No. These acts were all carried out by for-profit companies.
Their accidents created the situations and outcomes we were told to fear.
But we were not given any special protections against these outcomes. Plus, in some cases we were told not to be afraid of the respective involved at fault and/or not warned about the specific corporation(s) at fault.
Well, to me that is bigotry.
On the one hand, we let power-hungry & money-hungry people in one kind of institution run wild until a disaster strikes - one that individual citizens are helpless to prevent in some case. On the other hand, we have people with roughly the same motives get virtually their whole sect tarred with the same brush as them when they plan and sometimes unsuccessfully carry out similar acts.
What makes a greedy corporation so tolerable and capable of carrying out mass-murder for profit by "accident", and a religion so culpable for the acts of a minority of its adherents?
Are we really as civilized in a society that acts/exists in the safe way we presume - with disasters the work kooks & random acts of nature? Or are we all a lot more responsible and integrated into these industry-spawned disasters and their outcomes than we think we are?
A corporation can bank huge profits on the risks it takes. When things do blow up - the officers, board of directors, and shareholders have already taken home the profits and in most cases they aren't given back. Often, the whole US public bears the effects of the disaster and the whole costs for aspects of it that can be dealt with for a price.
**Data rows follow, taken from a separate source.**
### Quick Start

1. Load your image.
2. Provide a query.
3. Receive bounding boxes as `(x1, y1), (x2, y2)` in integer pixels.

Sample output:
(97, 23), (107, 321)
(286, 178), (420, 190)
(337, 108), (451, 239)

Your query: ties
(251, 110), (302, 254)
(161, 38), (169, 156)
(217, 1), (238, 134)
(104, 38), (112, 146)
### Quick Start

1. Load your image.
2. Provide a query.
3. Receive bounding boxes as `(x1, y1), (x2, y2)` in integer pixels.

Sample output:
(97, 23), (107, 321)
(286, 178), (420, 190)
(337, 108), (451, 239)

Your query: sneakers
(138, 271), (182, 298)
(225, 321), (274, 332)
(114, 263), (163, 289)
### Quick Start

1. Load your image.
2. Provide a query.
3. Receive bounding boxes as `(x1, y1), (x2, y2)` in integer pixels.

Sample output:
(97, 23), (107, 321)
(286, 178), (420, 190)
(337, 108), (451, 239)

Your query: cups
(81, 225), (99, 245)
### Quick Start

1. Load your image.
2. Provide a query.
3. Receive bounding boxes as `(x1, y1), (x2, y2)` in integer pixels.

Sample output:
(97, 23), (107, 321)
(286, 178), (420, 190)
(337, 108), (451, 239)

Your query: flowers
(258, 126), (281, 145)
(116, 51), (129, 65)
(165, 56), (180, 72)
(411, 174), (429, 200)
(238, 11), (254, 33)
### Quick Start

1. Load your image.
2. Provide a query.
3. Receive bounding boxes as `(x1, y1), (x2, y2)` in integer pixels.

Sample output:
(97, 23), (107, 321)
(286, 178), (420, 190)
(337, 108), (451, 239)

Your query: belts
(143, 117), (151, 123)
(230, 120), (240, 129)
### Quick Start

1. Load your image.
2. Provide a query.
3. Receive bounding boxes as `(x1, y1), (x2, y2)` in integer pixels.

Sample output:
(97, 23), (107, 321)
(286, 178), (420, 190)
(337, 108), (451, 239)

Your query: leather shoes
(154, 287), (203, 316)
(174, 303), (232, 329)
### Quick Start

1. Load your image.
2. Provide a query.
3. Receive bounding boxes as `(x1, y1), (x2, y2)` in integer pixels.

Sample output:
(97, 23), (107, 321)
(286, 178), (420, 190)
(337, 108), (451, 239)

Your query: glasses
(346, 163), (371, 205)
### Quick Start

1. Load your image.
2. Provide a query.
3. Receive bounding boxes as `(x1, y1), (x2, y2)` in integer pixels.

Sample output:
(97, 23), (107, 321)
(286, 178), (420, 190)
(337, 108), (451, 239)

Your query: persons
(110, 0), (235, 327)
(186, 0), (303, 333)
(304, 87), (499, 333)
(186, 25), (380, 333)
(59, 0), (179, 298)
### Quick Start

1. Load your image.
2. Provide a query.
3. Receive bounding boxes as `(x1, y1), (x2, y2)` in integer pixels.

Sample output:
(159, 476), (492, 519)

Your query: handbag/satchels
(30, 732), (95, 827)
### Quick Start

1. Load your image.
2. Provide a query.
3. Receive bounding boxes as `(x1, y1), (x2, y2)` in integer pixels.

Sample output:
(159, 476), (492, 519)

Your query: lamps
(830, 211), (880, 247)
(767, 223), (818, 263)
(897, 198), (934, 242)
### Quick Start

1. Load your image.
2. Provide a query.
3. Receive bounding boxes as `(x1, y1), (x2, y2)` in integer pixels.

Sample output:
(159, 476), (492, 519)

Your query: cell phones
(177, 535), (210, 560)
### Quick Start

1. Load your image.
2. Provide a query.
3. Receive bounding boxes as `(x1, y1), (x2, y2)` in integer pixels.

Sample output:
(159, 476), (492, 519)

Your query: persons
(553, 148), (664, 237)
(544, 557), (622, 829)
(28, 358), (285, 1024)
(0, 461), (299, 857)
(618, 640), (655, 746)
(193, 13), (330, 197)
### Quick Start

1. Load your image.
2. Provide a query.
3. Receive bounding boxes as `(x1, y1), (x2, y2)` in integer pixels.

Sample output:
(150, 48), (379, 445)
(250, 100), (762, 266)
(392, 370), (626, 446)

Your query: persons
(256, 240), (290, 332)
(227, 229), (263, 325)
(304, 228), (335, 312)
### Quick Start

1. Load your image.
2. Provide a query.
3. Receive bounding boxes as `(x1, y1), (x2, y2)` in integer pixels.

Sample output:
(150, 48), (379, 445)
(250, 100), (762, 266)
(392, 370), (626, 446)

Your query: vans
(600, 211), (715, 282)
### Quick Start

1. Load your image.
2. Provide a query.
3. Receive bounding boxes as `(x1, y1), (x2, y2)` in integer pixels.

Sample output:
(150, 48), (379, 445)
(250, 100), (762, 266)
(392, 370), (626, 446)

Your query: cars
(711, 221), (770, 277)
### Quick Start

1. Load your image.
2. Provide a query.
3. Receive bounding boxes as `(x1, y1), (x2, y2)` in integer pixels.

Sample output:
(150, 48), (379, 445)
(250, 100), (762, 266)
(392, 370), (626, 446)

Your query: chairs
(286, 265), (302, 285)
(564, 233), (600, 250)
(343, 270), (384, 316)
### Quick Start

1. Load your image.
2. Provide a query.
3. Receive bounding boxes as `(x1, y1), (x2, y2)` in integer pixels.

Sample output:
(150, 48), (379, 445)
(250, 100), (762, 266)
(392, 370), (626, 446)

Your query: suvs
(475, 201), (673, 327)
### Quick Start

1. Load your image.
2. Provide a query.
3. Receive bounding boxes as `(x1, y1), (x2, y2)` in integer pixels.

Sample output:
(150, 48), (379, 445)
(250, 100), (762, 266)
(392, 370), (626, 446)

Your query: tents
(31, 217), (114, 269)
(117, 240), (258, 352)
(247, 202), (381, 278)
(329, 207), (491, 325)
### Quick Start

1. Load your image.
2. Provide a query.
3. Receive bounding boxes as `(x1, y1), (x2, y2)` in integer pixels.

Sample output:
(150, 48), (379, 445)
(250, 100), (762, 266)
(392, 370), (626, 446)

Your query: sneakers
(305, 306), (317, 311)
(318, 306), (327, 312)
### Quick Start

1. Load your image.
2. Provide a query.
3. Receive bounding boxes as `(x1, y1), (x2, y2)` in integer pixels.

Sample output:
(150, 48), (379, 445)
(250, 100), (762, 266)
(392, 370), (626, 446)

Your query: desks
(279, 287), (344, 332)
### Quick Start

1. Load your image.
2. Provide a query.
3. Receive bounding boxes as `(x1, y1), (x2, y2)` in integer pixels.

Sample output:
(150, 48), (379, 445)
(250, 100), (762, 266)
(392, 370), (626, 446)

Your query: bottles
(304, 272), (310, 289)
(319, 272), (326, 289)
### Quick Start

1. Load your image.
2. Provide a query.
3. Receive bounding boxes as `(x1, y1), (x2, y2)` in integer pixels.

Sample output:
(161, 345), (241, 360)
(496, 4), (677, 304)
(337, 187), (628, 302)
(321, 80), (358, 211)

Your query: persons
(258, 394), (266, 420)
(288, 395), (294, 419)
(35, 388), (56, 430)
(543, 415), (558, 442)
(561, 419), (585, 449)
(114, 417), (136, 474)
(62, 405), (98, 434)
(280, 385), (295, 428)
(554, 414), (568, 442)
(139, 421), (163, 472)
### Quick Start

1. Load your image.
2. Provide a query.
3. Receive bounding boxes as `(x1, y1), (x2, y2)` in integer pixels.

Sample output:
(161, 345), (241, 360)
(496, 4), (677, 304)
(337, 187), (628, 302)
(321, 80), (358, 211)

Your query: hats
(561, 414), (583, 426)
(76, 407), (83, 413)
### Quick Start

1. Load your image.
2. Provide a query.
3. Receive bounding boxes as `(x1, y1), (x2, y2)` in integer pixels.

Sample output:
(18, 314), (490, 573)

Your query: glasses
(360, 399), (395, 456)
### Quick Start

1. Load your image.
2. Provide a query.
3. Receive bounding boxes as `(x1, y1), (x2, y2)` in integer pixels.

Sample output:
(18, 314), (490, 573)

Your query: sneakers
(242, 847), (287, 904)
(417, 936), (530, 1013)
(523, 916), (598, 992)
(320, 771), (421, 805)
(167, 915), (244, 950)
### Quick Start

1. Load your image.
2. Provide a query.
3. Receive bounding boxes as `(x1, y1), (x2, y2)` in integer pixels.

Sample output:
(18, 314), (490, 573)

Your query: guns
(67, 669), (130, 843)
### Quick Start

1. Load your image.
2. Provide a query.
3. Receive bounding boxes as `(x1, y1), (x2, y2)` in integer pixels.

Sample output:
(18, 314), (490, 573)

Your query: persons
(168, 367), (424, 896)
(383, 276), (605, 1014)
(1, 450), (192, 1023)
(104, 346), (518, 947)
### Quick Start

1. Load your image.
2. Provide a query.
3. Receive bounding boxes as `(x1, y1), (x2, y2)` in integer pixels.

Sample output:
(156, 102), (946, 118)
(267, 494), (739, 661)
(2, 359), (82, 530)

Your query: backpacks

We have rligions, corporations, and gocernment. Are we missing something?
Seems like our risk management is focusing on one kind of institution when our problems come from a different kind of institution. Maybe we need some other kind of institution that handles risk management in a benign, overarching way. Because systemic risks are building momentum in an over-crowded world that lacks sufficient room to simply move out of their way.
We were told terrorists wanted to poison/contaiminate our food supply. They did not, but corporations did.
We were told that terrorists wanted to blow up passenger liners, but all they did was set their shoes and underpants on fire because ordinary citizens intervened. But those same citizens were pretty much helpless when jet airplanes breached themselves and passenger boats burned themselves.
When Senora Valley produce farms poisoned the nation, it went on for years. The simple cause was that one corporation put a cow farm on the slope of a valley while other corporations put their consumer vegetable farms in the bottom of the valley. The crap ran down hill as the saying goes. Yes, ironically , there is even a common-use expression in American English that describes this situation. Yet it took the industry and government nearly half a decade to sort out the root cause.
When the Japanese nuclear power plant partially melted, US looked at its own nuclear power plants. The batteries in them last only 4 or 8 hours, which in many cases is half as long as the backup batteries at the doomed Japanese nuclear power plant lasted. They are counting on the fact the sites are on less quake prone land and the US will not have a regional/local power failure. But frequency is irrelevant when it happens.
Nuclear power plants, for various reasons, are just an accident or two away from disaster. It is impossible to say they are completely to blame. Maybe the time to step back and think about how to make the upcoming disasters not happen should not presume who is to blame but simply how to stop them. At this moment, they seem as inevitable as a countdown to zero. We just don't know what number we are on, is all.
I hope some think tanks are looking at this broad situation. Because right now, it seems like terrorists are supposedly trying to do what corporations are doing every year. And the industries are positioned a lot better to be able to do these things for money/power/leverage than terrorists. Politics and money are not the right forces to drive the solution. After all, they are driving the causes.
Perhaps, it is seen that corporate accidents are more politically neutral than inimical religious acts. But when the disasters strike, they're not. The damage is not a political one, it is to current and future human lives. Politics dies a little each Fall anyway. Lives go on year round.